++++ EXTRACTED ENTRIES ++++

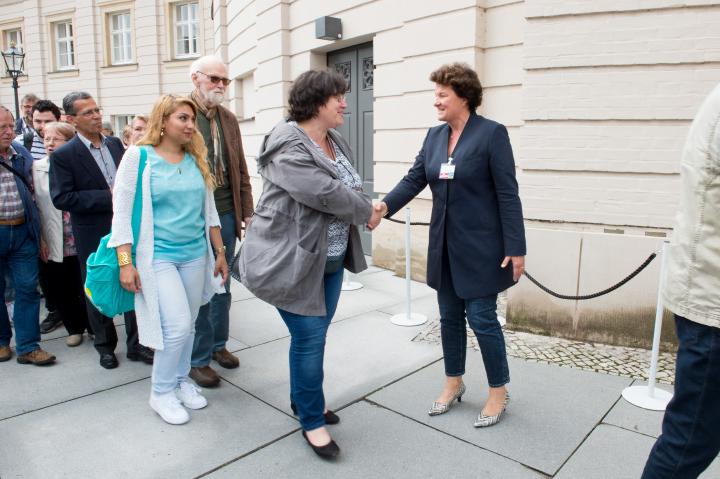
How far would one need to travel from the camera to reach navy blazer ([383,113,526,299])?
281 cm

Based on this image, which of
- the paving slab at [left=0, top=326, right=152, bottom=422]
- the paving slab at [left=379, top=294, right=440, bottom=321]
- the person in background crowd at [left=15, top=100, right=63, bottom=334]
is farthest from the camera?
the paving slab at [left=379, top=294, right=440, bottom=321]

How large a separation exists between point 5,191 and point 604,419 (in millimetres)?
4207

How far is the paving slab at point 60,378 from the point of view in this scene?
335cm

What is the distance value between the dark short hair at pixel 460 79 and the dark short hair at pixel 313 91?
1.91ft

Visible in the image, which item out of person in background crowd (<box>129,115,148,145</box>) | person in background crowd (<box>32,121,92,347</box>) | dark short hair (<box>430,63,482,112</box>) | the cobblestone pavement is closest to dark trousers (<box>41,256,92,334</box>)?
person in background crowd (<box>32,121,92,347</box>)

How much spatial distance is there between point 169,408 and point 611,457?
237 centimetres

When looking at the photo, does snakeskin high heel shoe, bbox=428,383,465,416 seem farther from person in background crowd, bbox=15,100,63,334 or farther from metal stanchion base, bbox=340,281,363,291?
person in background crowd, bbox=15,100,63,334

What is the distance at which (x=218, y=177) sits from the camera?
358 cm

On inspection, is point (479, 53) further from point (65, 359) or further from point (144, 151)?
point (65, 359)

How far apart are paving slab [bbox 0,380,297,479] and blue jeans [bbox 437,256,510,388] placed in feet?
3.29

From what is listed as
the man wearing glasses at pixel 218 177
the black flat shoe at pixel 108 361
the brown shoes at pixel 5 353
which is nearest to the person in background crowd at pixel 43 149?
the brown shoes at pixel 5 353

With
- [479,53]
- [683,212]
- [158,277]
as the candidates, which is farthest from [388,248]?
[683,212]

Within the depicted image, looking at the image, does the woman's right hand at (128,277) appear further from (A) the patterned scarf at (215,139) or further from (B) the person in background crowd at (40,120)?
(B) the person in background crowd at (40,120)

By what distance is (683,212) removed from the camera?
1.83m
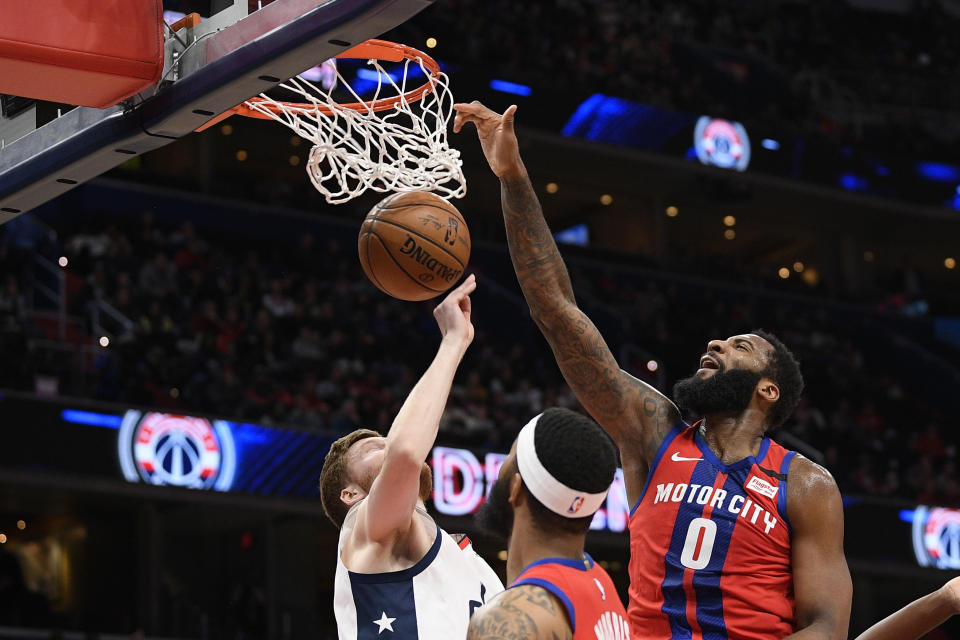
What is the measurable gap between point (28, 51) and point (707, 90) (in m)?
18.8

++++
++++ EXTRACTED ENTRIES ++++

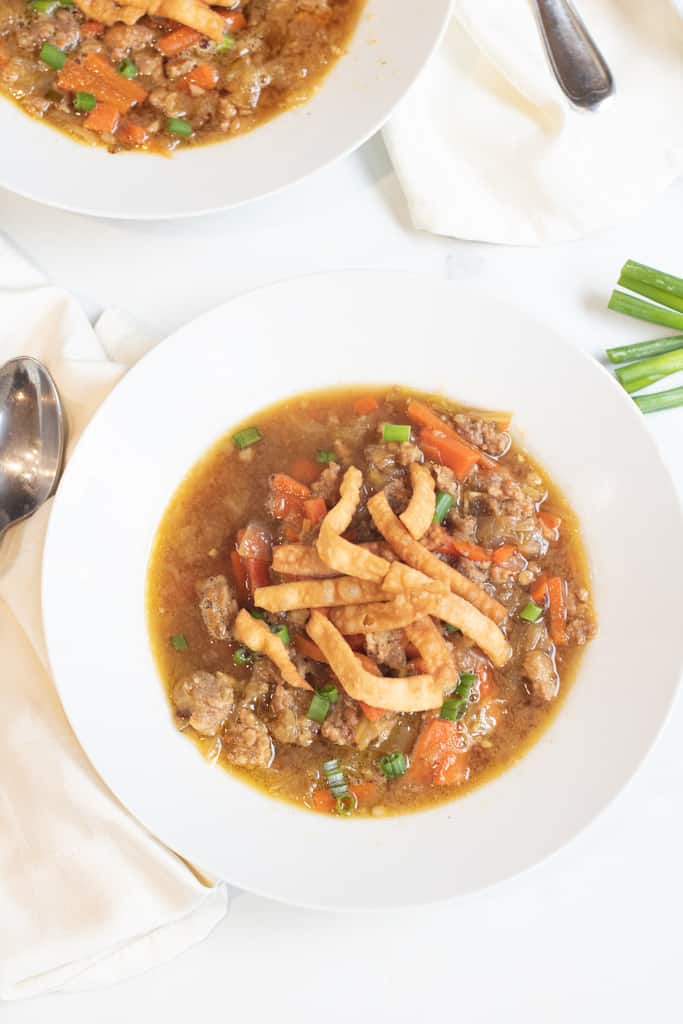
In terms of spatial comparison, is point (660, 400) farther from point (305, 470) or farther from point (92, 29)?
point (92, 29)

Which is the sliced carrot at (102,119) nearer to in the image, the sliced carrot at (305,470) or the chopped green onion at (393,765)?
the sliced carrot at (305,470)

++++
++++ EXTRACTED ENTRIES ++++

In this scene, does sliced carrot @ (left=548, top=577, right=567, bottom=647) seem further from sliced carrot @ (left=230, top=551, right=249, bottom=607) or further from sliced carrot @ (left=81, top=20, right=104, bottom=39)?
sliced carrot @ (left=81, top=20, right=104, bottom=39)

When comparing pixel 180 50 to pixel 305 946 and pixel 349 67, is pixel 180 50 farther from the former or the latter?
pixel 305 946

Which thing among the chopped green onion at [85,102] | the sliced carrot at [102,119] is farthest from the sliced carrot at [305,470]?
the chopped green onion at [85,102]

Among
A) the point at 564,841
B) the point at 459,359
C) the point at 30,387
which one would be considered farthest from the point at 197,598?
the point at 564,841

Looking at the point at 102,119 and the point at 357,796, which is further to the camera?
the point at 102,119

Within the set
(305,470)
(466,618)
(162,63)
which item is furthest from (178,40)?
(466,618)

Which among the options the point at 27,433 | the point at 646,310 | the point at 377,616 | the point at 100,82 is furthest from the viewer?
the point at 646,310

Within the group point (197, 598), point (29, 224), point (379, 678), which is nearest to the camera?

++++

▸ **PROBLEM STATEMENT**
Pull out each line of the material above that contains the string "onion", treating uppercase and lowercase letters as distinct.

▸ **TASK RESULT**
Which is the sliced carrot at (102,119) nearer to in the image, the sliced carrot at (305,470) or the chopped green onion at (393,765)?
Which thing among the chopped green onion at [85,102] | the sliced carrot at [102,119] is farthest from the sliced carrot at [305,470]?
the chopped green onion at [85,102]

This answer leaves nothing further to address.